• Exercise description:
Please reproduce the line containing "United States, site lebec_CA-11." and every line after it in the records below, exactly and with nothing else.

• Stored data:
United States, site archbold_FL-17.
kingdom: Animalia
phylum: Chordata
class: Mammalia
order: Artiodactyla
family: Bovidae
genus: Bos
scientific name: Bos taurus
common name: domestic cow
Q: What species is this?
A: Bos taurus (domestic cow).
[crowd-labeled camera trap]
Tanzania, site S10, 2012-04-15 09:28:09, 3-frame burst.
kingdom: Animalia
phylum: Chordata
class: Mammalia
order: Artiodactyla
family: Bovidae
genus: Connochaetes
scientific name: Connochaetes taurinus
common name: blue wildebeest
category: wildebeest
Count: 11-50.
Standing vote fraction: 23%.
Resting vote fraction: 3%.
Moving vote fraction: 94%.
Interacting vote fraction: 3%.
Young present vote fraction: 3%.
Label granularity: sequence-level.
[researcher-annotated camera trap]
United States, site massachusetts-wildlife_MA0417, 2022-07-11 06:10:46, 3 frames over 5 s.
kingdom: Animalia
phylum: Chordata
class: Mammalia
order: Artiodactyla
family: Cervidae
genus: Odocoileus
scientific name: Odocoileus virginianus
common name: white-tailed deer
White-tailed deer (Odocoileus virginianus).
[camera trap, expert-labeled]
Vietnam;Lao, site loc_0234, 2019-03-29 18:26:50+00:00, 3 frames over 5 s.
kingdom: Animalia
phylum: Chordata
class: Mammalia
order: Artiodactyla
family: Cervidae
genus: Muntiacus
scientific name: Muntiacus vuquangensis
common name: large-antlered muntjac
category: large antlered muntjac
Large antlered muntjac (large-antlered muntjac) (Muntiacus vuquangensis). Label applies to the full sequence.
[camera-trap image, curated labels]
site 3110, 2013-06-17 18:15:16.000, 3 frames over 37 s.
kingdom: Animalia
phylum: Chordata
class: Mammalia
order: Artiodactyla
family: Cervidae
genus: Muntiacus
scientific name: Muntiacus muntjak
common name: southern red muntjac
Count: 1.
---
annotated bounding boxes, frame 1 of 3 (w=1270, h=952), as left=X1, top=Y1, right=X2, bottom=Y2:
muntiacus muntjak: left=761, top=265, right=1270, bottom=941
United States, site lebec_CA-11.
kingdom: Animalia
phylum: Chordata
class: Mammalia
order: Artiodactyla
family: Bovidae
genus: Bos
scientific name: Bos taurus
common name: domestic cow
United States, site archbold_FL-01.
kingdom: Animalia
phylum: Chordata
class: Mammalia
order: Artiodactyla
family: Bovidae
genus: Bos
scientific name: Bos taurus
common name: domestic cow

• Written answer:
United States, site lebec_CA-11.
kingdom: Animalia
phylum: Chordata
class: Mammalia
order: Artiodactyla
family: Bovidae
genus: Bos
scientific name: Bos taurus
common name: domestic cow
United States, site archbold_FL-01.
kingdom: Animalia
phylum: Chordata
class: Mammalia
order: Artiodactyla
family: Bovidae
genus: Bos
scientific name: Bos taurus
common name: domestic cow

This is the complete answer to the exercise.